Against the backdrop of the recent renaming in the US of french fries to “freedom fries” (as the US’s response to France’s opposition to the Invasion of Iraq), I confronted the audience with a small army of McDonald’s fries in their signature red boxes that I proceeded to attack with a hammer and several tiny packets of ketchup.

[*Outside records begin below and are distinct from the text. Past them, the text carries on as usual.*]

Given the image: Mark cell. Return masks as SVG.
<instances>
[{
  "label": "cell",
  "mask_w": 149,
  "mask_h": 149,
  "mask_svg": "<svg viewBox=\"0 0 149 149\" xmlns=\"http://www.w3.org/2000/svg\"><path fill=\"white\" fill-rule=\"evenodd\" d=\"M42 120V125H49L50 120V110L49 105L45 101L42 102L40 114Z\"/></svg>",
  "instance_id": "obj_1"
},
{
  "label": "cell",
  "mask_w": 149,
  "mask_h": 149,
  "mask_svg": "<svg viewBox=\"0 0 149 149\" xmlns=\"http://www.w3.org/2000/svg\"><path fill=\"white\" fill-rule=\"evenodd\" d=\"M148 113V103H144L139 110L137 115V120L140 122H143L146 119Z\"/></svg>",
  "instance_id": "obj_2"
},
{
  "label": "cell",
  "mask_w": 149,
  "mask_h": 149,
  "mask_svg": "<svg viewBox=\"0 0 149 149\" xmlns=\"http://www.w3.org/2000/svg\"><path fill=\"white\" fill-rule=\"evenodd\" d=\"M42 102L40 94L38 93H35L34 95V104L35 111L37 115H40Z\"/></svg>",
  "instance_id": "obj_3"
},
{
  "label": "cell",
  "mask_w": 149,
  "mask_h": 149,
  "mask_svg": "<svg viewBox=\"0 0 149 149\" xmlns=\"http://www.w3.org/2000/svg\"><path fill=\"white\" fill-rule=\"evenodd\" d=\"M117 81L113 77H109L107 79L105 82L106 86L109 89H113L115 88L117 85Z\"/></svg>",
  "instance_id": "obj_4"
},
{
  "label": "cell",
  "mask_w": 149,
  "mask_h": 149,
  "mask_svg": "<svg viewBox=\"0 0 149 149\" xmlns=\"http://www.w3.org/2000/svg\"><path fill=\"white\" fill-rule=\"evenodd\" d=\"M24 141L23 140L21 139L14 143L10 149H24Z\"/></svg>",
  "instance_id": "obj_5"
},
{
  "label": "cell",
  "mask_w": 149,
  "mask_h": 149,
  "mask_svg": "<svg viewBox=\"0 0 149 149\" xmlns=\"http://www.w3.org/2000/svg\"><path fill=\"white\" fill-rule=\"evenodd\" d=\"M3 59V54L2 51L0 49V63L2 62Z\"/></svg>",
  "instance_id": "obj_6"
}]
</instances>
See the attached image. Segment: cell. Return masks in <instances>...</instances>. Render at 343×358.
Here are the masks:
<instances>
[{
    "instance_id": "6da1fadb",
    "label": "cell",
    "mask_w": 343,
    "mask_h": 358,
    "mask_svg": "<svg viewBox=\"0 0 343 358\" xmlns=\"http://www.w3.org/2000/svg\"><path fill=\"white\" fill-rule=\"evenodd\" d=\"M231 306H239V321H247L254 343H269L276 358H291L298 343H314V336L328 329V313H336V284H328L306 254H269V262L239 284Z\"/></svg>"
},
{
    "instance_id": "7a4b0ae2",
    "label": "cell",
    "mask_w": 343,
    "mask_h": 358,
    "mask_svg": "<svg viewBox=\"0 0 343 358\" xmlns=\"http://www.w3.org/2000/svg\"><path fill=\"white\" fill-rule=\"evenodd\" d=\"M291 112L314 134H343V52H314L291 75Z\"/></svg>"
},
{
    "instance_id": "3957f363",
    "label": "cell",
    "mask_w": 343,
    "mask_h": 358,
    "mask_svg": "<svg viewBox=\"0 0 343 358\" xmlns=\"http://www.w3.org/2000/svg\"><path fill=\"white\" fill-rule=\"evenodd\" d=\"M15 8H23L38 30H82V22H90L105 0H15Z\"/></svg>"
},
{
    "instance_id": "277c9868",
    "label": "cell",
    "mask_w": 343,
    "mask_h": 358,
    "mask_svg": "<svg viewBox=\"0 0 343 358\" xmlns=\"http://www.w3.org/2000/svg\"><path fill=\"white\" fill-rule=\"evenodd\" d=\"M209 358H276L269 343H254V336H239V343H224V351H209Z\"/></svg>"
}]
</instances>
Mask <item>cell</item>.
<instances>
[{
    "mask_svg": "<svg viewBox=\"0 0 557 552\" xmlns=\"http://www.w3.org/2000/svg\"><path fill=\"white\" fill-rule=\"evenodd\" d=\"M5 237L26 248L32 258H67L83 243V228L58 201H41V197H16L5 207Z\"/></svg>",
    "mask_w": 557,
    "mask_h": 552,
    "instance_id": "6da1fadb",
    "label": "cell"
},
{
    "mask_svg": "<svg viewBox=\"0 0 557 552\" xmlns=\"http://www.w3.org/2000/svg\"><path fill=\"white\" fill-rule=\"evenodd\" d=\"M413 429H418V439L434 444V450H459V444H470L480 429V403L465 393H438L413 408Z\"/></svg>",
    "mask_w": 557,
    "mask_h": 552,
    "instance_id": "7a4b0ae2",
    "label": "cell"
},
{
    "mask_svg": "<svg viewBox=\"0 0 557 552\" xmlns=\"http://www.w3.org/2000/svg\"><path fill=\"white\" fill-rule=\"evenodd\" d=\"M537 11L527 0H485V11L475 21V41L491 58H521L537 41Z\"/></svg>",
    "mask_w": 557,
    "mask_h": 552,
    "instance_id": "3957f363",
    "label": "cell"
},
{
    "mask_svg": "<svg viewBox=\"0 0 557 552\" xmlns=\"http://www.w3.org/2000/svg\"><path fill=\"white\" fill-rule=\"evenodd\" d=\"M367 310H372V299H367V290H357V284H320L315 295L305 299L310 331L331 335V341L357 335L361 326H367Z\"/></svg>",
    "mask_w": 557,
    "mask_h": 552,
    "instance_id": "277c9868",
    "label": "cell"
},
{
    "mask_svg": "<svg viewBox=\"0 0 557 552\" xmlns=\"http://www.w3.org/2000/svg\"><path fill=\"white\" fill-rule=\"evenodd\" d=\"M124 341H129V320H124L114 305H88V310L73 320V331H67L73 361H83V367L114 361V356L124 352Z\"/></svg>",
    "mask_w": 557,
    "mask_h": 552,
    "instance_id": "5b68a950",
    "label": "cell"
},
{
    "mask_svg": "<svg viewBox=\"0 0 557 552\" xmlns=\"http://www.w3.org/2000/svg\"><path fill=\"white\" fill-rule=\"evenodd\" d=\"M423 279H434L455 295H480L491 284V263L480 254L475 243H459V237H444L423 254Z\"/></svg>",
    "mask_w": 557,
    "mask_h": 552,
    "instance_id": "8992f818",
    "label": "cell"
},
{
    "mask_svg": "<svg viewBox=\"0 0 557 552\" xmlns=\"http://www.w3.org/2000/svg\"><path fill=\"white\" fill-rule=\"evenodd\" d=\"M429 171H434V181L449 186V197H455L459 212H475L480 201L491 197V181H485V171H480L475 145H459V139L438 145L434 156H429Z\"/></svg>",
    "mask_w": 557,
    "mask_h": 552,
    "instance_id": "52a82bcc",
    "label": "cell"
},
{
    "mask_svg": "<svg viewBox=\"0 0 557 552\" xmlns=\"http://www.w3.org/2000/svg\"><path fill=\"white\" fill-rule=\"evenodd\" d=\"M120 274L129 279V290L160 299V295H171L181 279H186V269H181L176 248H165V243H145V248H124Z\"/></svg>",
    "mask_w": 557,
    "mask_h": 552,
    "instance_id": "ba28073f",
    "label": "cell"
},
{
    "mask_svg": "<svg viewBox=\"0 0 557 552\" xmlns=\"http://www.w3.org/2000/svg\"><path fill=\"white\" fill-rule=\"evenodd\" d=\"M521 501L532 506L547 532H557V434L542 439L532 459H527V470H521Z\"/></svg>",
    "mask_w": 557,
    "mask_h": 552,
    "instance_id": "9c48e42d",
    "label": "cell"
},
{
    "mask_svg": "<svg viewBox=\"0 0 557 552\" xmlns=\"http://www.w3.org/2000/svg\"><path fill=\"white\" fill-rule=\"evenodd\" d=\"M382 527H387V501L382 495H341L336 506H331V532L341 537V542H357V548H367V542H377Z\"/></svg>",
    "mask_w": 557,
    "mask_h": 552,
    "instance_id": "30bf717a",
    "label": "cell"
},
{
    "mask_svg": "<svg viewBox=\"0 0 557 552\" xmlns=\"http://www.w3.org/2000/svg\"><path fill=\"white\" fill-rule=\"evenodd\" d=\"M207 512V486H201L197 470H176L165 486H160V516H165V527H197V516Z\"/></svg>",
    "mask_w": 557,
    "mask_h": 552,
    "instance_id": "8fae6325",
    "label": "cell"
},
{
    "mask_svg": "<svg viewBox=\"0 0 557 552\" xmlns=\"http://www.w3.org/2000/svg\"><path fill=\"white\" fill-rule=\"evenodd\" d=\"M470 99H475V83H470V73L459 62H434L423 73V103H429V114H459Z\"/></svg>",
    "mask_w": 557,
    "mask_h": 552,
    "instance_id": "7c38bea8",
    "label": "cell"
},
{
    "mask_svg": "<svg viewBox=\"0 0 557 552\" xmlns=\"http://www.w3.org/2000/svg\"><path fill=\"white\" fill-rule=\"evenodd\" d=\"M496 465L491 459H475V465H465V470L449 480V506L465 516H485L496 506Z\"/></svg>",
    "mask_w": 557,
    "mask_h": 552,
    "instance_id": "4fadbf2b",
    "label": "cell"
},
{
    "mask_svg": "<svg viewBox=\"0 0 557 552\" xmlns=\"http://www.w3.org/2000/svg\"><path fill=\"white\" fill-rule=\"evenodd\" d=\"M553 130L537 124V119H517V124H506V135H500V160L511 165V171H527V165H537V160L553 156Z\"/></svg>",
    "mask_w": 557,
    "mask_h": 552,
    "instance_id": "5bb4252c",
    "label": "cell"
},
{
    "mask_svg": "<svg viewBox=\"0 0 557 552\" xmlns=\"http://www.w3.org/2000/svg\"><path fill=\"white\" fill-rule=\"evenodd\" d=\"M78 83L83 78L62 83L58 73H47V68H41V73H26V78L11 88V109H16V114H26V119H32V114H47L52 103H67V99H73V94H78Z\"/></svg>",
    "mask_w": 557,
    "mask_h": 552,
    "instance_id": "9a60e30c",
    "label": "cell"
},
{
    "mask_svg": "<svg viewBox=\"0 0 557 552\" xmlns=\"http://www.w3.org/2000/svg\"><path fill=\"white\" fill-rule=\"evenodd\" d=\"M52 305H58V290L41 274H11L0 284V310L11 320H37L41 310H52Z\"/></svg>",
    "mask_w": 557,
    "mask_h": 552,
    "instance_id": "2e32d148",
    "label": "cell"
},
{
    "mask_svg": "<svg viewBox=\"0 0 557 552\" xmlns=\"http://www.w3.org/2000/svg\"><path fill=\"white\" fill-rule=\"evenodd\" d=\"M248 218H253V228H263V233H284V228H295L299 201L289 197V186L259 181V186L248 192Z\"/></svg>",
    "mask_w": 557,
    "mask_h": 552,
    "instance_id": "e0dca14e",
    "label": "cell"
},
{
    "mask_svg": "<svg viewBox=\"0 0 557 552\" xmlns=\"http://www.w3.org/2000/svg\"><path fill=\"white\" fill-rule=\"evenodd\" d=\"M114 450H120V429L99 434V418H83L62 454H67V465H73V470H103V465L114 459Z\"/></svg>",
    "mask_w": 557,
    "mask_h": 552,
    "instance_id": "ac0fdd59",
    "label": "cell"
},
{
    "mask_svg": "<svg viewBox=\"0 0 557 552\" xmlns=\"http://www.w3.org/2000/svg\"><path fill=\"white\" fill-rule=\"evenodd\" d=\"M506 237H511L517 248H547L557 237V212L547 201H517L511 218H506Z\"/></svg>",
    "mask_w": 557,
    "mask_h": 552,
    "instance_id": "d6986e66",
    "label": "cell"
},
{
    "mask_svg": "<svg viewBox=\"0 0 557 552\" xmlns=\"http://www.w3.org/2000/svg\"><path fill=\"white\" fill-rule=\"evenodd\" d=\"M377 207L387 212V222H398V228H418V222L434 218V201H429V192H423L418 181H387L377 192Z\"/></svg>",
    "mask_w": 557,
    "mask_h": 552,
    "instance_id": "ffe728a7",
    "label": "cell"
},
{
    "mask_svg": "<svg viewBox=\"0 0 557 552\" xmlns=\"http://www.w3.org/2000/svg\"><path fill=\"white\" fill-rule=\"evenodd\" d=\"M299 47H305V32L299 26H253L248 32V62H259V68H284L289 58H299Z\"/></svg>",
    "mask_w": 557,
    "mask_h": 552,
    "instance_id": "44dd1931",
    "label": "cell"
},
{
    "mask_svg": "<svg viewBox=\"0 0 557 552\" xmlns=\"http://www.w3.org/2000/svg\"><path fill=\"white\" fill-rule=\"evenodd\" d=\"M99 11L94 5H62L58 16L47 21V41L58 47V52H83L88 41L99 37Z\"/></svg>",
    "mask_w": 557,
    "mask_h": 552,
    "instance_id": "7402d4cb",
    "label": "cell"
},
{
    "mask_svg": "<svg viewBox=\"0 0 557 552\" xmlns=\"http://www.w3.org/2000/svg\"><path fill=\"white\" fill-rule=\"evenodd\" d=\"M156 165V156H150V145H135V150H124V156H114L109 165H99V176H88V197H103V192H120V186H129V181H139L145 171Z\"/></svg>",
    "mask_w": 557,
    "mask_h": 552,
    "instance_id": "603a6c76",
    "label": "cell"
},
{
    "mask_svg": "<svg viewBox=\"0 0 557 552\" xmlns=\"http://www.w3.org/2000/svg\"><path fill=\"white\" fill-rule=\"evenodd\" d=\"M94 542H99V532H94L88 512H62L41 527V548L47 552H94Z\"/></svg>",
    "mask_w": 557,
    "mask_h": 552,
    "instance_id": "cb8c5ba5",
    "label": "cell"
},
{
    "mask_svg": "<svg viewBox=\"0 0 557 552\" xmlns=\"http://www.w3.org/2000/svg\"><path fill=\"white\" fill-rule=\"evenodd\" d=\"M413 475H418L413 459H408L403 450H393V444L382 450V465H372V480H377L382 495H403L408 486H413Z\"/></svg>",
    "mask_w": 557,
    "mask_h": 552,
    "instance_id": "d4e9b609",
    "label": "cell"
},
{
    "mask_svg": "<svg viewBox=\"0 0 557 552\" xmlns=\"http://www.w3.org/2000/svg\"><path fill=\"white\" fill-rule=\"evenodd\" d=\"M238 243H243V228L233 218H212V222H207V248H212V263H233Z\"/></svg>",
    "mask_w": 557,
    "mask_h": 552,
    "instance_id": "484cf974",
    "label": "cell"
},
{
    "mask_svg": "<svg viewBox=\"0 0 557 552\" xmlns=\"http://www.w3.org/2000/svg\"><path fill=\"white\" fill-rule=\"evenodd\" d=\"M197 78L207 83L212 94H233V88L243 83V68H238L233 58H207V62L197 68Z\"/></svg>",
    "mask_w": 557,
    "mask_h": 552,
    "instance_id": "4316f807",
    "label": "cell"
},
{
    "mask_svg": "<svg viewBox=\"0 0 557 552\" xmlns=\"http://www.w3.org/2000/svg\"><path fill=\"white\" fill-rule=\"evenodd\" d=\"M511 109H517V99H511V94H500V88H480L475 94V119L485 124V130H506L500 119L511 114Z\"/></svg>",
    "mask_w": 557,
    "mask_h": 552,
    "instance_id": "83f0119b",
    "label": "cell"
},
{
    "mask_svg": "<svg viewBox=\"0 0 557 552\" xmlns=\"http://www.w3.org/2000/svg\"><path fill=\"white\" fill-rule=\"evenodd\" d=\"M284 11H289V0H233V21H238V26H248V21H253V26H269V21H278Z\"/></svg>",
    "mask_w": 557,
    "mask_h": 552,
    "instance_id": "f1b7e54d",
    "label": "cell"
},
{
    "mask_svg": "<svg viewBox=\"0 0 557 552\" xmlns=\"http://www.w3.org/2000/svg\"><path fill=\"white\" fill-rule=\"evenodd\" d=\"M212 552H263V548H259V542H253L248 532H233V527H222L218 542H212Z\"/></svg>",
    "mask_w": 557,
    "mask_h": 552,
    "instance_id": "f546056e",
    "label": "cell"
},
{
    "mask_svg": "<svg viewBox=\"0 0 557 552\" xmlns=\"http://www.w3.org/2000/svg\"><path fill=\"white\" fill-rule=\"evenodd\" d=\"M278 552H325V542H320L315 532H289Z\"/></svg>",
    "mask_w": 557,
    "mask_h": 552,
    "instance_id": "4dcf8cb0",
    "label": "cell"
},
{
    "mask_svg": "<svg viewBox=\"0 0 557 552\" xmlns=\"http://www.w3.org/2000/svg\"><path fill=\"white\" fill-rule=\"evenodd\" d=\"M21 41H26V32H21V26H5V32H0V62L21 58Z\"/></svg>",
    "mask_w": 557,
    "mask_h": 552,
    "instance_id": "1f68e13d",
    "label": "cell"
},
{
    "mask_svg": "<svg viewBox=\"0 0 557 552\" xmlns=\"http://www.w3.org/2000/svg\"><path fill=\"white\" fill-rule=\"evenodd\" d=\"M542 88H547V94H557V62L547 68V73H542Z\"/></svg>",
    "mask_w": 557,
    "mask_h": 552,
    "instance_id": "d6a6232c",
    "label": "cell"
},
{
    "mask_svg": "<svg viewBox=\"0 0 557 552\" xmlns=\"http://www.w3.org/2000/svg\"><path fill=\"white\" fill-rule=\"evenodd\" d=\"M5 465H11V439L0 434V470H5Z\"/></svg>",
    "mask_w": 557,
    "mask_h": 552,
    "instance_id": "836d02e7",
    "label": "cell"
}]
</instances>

Photo: courtesy of Captain Snooze

Untitled (Captain Snooze)
(April 2003)

Captain Snooze, Melbourne, Australia

What happens when five people go shopping for one bed? A direct lead-up to the performance series (Being) One Thing at a Time, this site-specific intervention bluntly attempted to disrupt quotidian behaviours and expectations within a place of business.

Photo: Kathryn Presner

Untitled (KFC vs. Buffalo)
(Oct 2002)

Sherbrooke and Decarie, Montreal, QC

A tongue-in-cheek site-specific intervention under a Jeans Buffalo ad residing next to a Kentucky Fried Chicken outlet that permanently affronts passersby at this Montreal street corner. Is “acceptable behaviour” in advertising considered acceptable in real life? And does the model in the picture have an itchy vagina that KFC can scratch?  

Photo: courtesy of VS

Untitled (corner of four fountains)
(June 2002)

Corner of Four Fountains, Rome, Italy

An attempt to re-activate the four emptied fountains residing at that site and to become – if only for a brief moment – a human fountain. This unannounced site-specific intervention performance, which explored the body as water/as related to architecture, was done in collaboration with Sylvie Cotton.

Photo: Guy L’Heureux

Today I Ate
(April 2002)

Galerie 303, Today I Ate Exhibition, Montreal, QC

Examining women’s relationship to consumerism, desire, control and restraint, we sat, naked, for almost two hours, wrists bound with measuring tapes, holding pocket-size diet books, attempting to eat from a two-foot rice cake tower placed at our feet. In collaboration with Marta Cooper, Louise Dubreuil, and Christine Lebel.